I’m a single mum. I have to manage my seven year old daughter who has a more vibrant social life than I do! I start the day with making lunches and nagging her into her school uniform. The end of the day is a lot more pleasant as I chat to her about her day, pick her favourite book for storytime, and once she’s tucked into bed, I pour myself a glass of wine and watch Netflix.   

As a strategist, what’s your strategy for starting with nothing and coming up with a bold new idea?

The first thing I do is tidy my desk. The act of doing something mundane tidies my mind and gives me clarity to concentrate on the task at hand. I then engulf myself in getting an understanding of the consumer. I spend hours trawling social media sites and the internet, I talk to people who are within the client’s target audience. I delve into their consumers mind and get an insight into their voice and their words.

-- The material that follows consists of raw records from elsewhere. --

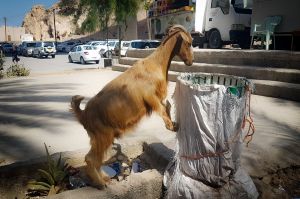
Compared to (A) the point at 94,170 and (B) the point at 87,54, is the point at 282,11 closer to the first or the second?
(A) the point at 94,170

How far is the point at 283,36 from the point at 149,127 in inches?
298

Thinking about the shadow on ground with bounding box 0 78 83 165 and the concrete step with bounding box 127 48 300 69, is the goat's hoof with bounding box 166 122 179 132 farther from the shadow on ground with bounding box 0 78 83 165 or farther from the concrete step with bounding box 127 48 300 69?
the concrete step with bounding box 127 48 300 69

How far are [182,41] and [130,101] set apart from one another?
0.80 meters

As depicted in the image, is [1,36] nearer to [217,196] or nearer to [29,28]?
[29,28]

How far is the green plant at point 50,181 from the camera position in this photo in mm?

Next, I find inspiration. What has been previously done in response to a similar brief? I explore it further, why would or wouldn’t we do that again? Ideas start flowing once you have a 360 understanding of the business and their consumer.

Following the Kevin Roberts comments there’s been a lot of talk about the fact leadership roles in the sector are still dominated by men. Do you believe we’re seeing much change? What needs to change to get more women up the leadership ladder?

At a senior management level, yes, there is change. At an executive suite level, no there isn’t. A major part of that reason is because women need to take time out of their career. Often they need to restart as a result. I had to restart after giving birth to my daughter, I had to take a salary cut of 50% for a role with flexibility to get my foot back in the industry. Only now have I reached the same salary I was on seven years ago.

There is resistance from some people in the industry around women having flexible working hours. Women have babies, we can’t change that. It shouldn’t be a privilege to work flexible hours, it should be a compulsory conversation that is had pre, during and post pregnancy.

Women have so much to offer, especially in our industry. After all, it is predominantly women who make or influence buying decisions.

And we have to ask, do you think women in advertising lack ‘vertical ambition’, as Kevin Roberts suggested? And do you believe the debate/worldwide media attention this story has received will ultimately help in spotlight the issues/assumptions women face across the sector?

Women have tonnes of ambition. There is no doubt about that.

Where women get anxious is when they fear that the juggle of home and work life will mean too many compromises on both sides and that ‘having it all’ might just make them completely miserable.  Because we have treated ‘flexibility’ as privilege and often put all the onus on the woman to make it work, that anxiety is completely understandable. What I say to women in my team is, “I know you might want to have a child, to have a family, when that time comes I’ll work with you to help you continue to achieve your career goals and help you manage the juggle.’

I think Kevin’s comments have started a discussion and it is comforting to see that men are the ones who are tearing his ideas down and referring to them as an archaic.

I hope in ten years time that this debate doesn’t have to happen. But for right now, it does. I hope that when my daughter is ready to enter the workforce, that gender disparity is seen as a historical issue much the same as the suffragette movement is viewed by this generation.